◆ EXERCISE DIRECTIONS ◆
Write out every entry word for word.

◆ Spatial question records ◆
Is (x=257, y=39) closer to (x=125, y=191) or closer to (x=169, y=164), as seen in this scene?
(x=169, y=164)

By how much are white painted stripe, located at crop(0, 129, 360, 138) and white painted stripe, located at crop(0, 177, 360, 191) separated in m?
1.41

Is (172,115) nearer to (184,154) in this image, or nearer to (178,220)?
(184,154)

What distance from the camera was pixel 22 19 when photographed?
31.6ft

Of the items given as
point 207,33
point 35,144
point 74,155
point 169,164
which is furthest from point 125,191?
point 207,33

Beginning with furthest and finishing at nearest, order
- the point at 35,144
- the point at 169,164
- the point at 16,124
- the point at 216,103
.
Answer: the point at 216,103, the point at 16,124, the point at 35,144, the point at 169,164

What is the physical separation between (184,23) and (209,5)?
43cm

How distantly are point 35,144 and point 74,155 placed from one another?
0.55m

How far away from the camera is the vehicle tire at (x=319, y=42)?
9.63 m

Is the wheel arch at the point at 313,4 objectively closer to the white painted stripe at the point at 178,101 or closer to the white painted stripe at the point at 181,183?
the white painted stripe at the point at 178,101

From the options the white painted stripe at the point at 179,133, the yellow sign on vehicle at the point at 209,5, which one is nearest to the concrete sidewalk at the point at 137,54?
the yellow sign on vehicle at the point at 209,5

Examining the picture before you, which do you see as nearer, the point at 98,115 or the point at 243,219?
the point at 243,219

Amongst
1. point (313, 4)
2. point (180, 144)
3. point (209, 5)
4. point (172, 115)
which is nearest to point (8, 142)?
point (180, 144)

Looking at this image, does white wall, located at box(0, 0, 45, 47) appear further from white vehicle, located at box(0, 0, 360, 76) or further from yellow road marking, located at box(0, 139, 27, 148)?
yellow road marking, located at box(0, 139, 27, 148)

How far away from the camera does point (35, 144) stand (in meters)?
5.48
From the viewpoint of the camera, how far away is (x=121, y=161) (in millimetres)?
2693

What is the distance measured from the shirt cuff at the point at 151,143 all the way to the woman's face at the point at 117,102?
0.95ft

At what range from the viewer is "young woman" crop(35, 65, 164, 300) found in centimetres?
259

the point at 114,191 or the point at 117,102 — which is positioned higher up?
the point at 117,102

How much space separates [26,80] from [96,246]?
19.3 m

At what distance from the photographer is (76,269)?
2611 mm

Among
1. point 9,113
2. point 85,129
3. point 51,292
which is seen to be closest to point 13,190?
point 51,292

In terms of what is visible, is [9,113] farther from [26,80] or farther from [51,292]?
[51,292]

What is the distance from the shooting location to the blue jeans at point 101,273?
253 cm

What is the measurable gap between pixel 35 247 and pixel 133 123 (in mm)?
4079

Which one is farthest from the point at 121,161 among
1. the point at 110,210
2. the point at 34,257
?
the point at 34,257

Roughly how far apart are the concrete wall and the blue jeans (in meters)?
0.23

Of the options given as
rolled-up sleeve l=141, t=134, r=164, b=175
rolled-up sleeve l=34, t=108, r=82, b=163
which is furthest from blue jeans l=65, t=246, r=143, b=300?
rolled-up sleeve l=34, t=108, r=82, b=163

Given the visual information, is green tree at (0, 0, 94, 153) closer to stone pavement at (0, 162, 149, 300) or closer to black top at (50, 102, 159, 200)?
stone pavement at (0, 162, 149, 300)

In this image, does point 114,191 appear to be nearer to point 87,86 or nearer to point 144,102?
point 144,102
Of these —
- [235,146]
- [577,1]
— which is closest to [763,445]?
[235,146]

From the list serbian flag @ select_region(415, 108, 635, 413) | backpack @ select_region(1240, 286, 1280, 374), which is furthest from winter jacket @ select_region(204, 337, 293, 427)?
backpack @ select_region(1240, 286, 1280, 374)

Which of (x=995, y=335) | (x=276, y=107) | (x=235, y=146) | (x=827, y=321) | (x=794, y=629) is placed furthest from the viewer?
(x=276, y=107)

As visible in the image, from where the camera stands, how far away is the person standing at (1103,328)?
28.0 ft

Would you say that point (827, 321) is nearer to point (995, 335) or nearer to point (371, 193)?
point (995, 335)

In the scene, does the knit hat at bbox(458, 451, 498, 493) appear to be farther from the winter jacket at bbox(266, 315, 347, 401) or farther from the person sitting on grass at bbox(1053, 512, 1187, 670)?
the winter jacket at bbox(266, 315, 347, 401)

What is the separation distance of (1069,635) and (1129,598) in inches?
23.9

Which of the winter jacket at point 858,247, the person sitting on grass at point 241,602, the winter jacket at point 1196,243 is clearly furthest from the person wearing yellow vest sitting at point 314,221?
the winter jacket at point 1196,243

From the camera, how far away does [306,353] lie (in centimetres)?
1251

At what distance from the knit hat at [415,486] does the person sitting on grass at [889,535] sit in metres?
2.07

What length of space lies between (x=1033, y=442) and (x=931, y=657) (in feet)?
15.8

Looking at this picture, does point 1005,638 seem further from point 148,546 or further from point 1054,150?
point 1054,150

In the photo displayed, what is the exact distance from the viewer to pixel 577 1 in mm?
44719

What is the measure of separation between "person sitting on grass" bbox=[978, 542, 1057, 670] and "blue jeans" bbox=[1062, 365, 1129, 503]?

◆ REPLY ◆
Is (x=257, y=39) closer to (x=125, y=191) or closer to (x=169, y=164), as seen in this scene?
(x=169, y=164)

By how much are white painted stripe, located at crop(0, 129, 360, 138) and white painted stripe, located at crop(0, 177, 360, 191) separated in m?
1.41

Is (172,115) nearer to (184,154) in this image, or nearer to (178,220)?
(184,154)

What distance from the camera was pixel 22 19 when photographed?
31.6ft

Of the items given as
point 207,33
point 35,144
point 74,155
point 169,164
which is furthest from point 125,191?
point 207,33

Beginning with furthest and finishing at nearest, order
- the point at 35,144
- the point at 169,164
- the point at 16,124
- the point at 216,103
.
Answer: the point at 216,103, the point at 16,124, the point at 35,144, the point at 169,164

What is the physical separation between (184,23) and (209,5)?
43cm

How distantly are point 35,144 and point 74,155 placed from one another?
0.55m

How far away from the camera is the vehicle tire at (x=319, y=42)?
9.63 m

Is the wheel arch at the point at 313,4 objectively closer to the white painted stripe at the point at 178,101 or closer to the white painted stripe at the point at 181,183?
the white painted stripe at the point at 178,101

From the options the white painted stripe at the point at 179,133, the yellow sign on vehicle at the point at 209,5, which one is nearest to the concrete sidewalk at the point at 137,54?
the yellow sign on vehicle at the point at 209,5

Examining the picture before you, which do you see as nearer, the point at 98,115 or the point at 243,219?
the point at 243,219

Amongst
1. point (313, 4)
2. point (180, 144)
3. point (209, 5)
4. point (172, 115)
which is nearest to point (8, 142)?
point (180, 144)

Looking at this image, does white wall, located at box(0, 0, 45, 47) appear further from white vehicle, located at box(0, 0, 360, 76) or further from yellow road marking, located at box(0, 139, 27, 148)?
yellow road marking, located at box(0, 139, 27, 148)

How far away from the camera does point (35, 144) stand (in meters)?
5.48
From the viewpoint of the camera, how far away is (x=121, y=161) (in millimetres)?
2693

What is the distance measured from the shirt cuff at the point at 151,143 all the way to the woman's face at the point at 117,102?
0.95ft

At what range from the viewer is "young woman" crop(35, 65, 164, 300) found in centimetres?
259

the point at 114,191 or the point at 117,102 — which is positioned higher up?
the point at 117,102

How much space separates [26,80] from [96,246]?
19.3 m

At what distance from the photographer is (76,269)?
2611 mm

Among
1. point 9,113
2. point 85,129
3. point 51,292
which is seen to be closest to point 13,190?
point 51,292

In terms of what is visible, is [9,113] farther from [26,80] or farther from [51,292]?
[51,292]

What is the distance from the shooting location to the blue jeans at point 101,273?
253 cm

What is the measurable gap between pixel 35 247 and pixel 133 123 (in mm)?
4079

Which one is farthest from the point at 121,161 among
1. the point at 110,210
2. the point at 34,257
?
the point at 34,257

Roughly how far apart are the concrete wall and the blue jeans (in meters)?
0.23

Of the options given as
rolled-up sleeve l=141, t=134, r=164, b=175
rolled-up sleeve l=34, t=108, r=82, b=163
which is furthest from blue jeans l=65, t=246, r=143, b=300?
rolled-up sleeve l=34, t=108, r=82, b=163

Given the visual information, is green tree at (0, 0, 94, 153) closer to stone pavement at (0, 162, 149, 300) or closer to black top at (50, 102, 159, 200)?
stone pavement at (0, 162, 149, 300)

In this image, does point 114,191 appear to be nearer to point 87,86 or nearer to point 144,102?
point 144,102
Of these —
- [235,146]
- [577,1]
— which is closest to [763,445]?
[235,146]

From the list serbian flag @ select_region(415, 108, 635, 413) | backpack @ select_region(1240, 286, 1280, 374), which is furthest from winter jacket @ select_region(204, 337, 293, 427)?
backpack @ select_region(1240, 286, 1280, 374)

Which of (x=995, y=335) | (x=276, y=107) | (x=235, y=146) | (x=827, y=321) | (x=794, y=629) is placed furthest from the viewer?
(x=276, y=107)

As visible in the image, from where the camera stands, how far away is the person standing at (1103,328)?
28.0 ft

Would you say that point (827, 321) is nearer to point (995, 335) or nearer to point (371, 193)?
point (995, 335)

In the scene, does the knit hat at bbox(458, 451, 498, 493) appear to be farther from the winter jacket at bbox(266, 315, 347, 401) or farther from the person sitting on grass at bbox(1053, 512, 1187, 670)?
the winter jacket at bbox(266, 315, 347, 401)

What is the separation distance of (1069,635) and (1129,598) in inches?
23.9

Which of the winter jacket at point 858,247, the person sitting on grass at point 241,602, the winter jacket at point 1196,243 is clearly furthest from the person wearing yellow vest sitting at point 314,221?
the winter jacket at point 1196,243

From the camera, how far away does [306,353] lie (in centimetres)?
1251

At what distance from the knit hat at [415,486] does the person sitting on grass at [889,535] sit in metres?
2.07

What length of space lies between (x=1033, y=442) and (x=931, y=657) (in feet)?
15.8

Looking at this picture, does point 1005,638 seem further from point 148,546 or further from point 1054,150?
point 1054,150

In the photo displayed, what is the exact distance from the viewer to pixel 577 1 in mm?
44719

What is the measure of separation between "person sitting on grass" bbox=[978, 542, 1057, 670] and "blue jeans" bbox=[1062, 365, 1129, 503]?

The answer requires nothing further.